In-situ clustering

class comseg.clustering.InSituClustering(anndata, selected_genes)

Bases: object

In situ clustering class takes as attribute an anndata object containing the community expression vectors \(V_c\) of RNA partitions/communities from one or many images. This class is in charge of identifying the single cell transcriptomic clusters present in the dataset.

__init__(anndata, selected_genes)
Parameters:
  • anndata (anndata object) – anndata object containing the expression vector of the community. The anndata can be the concatenation of several anndata object from different ComSeg instance

  • selected_genes (list[str]) – list of genes to take into account for the clustering the gene list order will define the order of the gene in the expression vector

compute_normalization_parameters(debug_path=None, sample_size=10000)

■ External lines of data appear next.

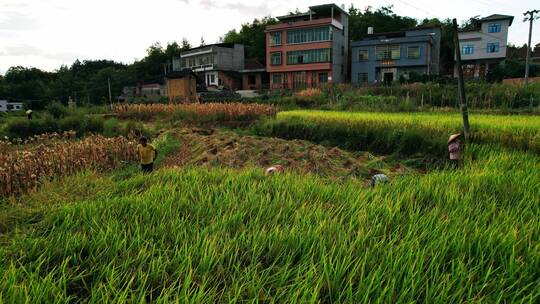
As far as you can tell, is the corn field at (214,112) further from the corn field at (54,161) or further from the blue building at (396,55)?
the blue building at (396,55)

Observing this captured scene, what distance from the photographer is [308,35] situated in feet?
134

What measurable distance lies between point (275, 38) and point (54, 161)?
39229 mm

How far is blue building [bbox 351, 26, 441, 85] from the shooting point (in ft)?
123

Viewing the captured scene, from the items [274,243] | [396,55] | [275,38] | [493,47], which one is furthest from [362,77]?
[274,243]

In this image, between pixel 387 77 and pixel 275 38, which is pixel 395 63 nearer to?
pixel 387 77

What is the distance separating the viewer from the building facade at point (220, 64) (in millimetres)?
48125

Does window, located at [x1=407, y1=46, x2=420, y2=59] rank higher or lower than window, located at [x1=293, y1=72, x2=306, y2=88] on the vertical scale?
higher

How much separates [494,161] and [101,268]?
A: 20.6ft

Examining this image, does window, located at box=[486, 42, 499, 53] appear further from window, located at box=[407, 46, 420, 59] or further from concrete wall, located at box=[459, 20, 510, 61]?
window, located at box=[407, 46, 420, 59]

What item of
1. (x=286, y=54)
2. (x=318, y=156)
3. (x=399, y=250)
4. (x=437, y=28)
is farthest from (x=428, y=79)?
(x=399, y=250)

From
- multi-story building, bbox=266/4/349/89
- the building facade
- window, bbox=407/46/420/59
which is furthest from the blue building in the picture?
the building facade

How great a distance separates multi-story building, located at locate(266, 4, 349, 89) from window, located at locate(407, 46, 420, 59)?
7.72 m

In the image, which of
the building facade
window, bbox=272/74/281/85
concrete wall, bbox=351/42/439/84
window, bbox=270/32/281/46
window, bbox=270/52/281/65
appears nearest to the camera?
concrete wall, bbox=351/42/439/84

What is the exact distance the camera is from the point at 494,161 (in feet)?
20.2
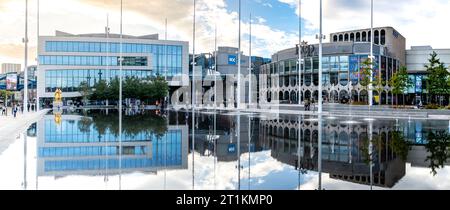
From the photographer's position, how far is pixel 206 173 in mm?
10250

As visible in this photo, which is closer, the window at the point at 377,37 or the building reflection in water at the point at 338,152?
the building reflection in water at the point at 338,152

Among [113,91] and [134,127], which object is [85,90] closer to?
[113,91]

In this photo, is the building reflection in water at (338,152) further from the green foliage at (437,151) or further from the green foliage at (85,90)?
the green foliage at (85,90)

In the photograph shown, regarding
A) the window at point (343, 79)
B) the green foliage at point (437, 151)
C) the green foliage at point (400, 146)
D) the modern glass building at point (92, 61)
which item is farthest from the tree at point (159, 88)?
the green foliage at point (437, 151)

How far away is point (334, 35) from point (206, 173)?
111m

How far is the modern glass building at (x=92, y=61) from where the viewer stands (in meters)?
85.6

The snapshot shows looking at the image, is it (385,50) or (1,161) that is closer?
(1,161)

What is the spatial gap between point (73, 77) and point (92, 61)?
5.66 metres

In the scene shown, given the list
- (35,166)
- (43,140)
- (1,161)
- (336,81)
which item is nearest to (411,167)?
(35,166)

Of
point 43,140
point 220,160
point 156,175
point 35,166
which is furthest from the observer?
point 43,140

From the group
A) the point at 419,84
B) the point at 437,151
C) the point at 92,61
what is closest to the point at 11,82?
the point at 92,61

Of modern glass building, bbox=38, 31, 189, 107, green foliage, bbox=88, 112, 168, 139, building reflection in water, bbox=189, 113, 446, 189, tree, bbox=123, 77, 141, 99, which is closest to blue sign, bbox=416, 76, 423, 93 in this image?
modern glass building, bbox=38, 31, 189, 107

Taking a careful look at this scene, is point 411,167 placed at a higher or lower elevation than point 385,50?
lower

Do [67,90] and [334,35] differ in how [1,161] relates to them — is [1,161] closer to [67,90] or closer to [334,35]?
[67,90]
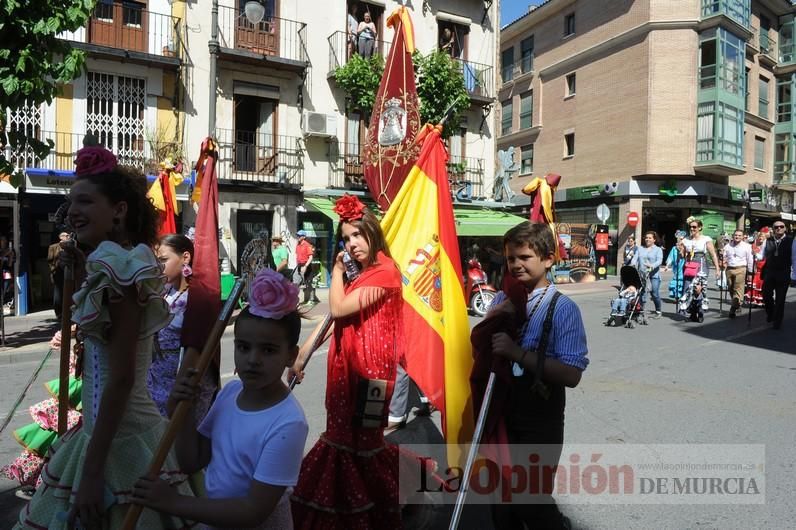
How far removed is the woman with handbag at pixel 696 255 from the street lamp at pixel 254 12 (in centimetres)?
1236

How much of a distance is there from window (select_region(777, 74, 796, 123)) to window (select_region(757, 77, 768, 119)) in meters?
1.65

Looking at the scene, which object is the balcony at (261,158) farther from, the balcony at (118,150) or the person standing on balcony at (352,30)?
the person standing on balcony at (352,30)

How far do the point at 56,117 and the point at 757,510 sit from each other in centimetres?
1556

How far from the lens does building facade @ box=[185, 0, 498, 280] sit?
15930 mm

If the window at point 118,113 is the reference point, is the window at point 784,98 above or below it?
above

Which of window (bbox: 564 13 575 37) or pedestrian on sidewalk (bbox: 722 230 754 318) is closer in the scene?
pedestrian on sidewalk (bbox: 722 230 754 318)

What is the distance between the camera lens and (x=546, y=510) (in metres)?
2.43

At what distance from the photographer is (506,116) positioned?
3484 cm

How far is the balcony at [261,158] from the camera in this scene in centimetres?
1631

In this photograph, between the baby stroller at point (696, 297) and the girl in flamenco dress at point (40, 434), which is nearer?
the girl in flamenco dress at point (40, 434)

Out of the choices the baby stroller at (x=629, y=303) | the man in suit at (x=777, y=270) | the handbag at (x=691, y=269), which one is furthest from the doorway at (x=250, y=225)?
the man in suit at (x=777, y=270)

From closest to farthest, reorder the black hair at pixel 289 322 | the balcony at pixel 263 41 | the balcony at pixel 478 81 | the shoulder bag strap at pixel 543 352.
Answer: the black hair at pixel 289 322 < the shoulder bag strap at pixel 543 352 < the balcony at pixel 263 41 < the balcony at pixel 478 81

Compute the ScTransform normalization parameters from the class attribute anndata

Parameters:

debug_path

Returns:

cluster_rna_community(size_commu_min=3, norm_vector=True, n_pcs=15, n_comps=15, clustering_method='leiden', n_neighbors=20, resolution=1, n_clusters_kmeans=4, palette=None, plot_umap=False)

Cluster the RNA partition/community expression vector to identify the single cell transcriptomic cluster present in the dataset

Parameters:
  • size_commu_min (int) – minimum number of RNA in a community to be considered for the clustering

  • norm_vector (bool) – if True, the expression vector will be normalized using the scTRANSFORM normalization parameters

  • n_pcs (int) – number of principal component to compute for the clustering; Lets 0 if no pca

  • n_comps (int) – number of components to compute for the clustering; Lets 0 if no pca

  • clustering_method (str) – choose in [“leiden”, “kmeans”, “louvain”]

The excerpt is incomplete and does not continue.